By Jason A. Smith
Henry Medical Center (HMC) is reminding area residents, as temperatures rise, to be safe in the sun.
The hospital is encouraging the public to take steps to prevent skin cancer.
Vicky Ayers, a registered nurse and community educator for HMC, said she is hoping to raise awareness, in the coming months, about skin cancer, calling it the most common of all cancer types.
"We know how people love to go on vacation, and get out in the sun," she said. "We just want to remind them of what they can do to prevent skin cancer."
Ayers added that the number of skin cancer cases has risen over the past few decades.
"Ultraviolet [UV] radiation is thought to be the major risk factor for most skin cancers," said the educator. "Sunlight is the main source of ultraviolet rays, although you can get UV radiation from tanning beds."
Ayers said the U.S. Environmental Protection Agency, together with the National Weather Service, has developed a UV index which measures the amount of UV radiation that reaches the earth's surface during an hour, around 12 noon each day. She said the hospital is seeking to educate children and adults with its sun-safety message.
"Being sun smart is an important part of having a fun, safe, healthy summer," said Ayers. "The American Cancer Society (ACS) offers the catch phrase 'Slip! Slop! Slap!... and Wrap,' to help you remember to protect your skin from UV rays."
The ACS slogan, she said, reminds people to "slip on a shirt, slop on sunscreen, slap on a hat, and wrap on sunglasses," to protect oneself from the effects of sun exposure.
Ayers added that people should wear sunscreen and a hat when in the sun, and should avoid direct sun exposure between 10 a.m., and 4 p.m., to reduce the risk of skin cancer.
"You can use the 'Shadow Test,' to help avoid direct sun exposure," Ayers said. "If your shadow is shorter than you, the sun's rays are at their strongest."
She said sunscreen with a Sun Protective Factor (SPF) of 30 or higher, applied often and correctly, is most effective against the effects of sun exposure.
"Sunscreen should be applied at least 30 minutes before going outside," Ayers said. "To ensure full protection, apply one ounce of sunscreen during each application. Sunscreen should be applied every two hours or immediately after swimming, toweling off, or sweating. Children under the age of six months should not be exposed to the sun.
"Waterproof is better than water-resistant sunscreen," Ayers continued.
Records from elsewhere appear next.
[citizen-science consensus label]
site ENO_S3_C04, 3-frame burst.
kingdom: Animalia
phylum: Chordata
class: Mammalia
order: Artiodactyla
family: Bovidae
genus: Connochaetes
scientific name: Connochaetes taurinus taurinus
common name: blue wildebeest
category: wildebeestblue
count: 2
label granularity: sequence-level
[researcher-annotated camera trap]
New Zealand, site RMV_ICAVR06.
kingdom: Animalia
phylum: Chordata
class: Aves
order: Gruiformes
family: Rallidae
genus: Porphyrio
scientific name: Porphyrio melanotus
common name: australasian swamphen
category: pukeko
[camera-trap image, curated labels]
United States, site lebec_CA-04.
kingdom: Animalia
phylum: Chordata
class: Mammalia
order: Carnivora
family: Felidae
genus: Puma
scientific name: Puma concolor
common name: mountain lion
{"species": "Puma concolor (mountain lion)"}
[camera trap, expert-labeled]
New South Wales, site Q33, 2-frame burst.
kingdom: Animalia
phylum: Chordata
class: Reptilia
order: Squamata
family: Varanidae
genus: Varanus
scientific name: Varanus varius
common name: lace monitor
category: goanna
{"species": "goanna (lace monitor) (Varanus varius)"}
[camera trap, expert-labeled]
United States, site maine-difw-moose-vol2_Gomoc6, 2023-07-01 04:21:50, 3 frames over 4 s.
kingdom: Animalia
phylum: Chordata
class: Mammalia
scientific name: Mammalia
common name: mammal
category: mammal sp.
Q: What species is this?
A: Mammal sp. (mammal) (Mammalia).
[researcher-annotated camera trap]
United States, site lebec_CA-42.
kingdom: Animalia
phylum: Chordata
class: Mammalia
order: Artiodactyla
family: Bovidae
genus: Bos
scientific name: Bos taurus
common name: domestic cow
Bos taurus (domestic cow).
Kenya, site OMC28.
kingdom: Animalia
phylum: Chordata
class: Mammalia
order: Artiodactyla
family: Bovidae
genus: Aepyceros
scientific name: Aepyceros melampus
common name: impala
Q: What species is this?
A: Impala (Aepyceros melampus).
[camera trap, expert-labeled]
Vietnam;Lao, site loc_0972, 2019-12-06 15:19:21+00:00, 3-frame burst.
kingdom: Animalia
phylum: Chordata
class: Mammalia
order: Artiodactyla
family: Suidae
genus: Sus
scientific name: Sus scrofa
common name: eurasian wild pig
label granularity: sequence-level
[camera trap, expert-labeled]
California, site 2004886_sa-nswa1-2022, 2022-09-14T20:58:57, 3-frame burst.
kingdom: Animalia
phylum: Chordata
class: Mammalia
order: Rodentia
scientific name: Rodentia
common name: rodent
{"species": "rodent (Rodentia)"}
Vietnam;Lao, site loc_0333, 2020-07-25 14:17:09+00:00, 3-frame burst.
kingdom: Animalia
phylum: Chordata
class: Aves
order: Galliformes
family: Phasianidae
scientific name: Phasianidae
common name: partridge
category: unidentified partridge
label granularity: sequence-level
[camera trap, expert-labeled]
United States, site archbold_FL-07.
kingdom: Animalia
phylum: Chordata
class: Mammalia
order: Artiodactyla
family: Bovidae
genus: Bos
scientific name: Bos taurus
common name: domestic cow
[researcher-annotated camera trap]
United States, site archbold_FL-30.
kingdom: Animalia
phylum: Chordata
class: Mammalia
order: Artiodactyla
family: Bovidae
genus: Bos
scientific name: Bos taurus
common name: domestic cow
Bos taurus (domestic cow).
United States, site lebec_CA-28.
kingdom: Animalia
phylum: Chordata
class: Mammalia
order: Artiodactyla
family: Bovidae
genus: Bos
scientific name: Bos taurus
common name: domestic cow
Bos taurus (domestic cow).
Too much sun exposure could accelerate the signs of aging, and could lead to a cancer diagnosis, said Michelle Nunnally, public relations specialist for HMC.
"According to the Centers for Disease Control and Prevention (CDC), the two most common types of skin cancer are highly curable," Nunnally said. "However, melanoma, the third most common skin cancer, is more dangerous, especially among young people. About 65 percent, to 90 percent of melanomas are caused by exposure to ultraviolet light or sunlight. Research shows that most skin cancers can be prevented if you protect your skin from UV light."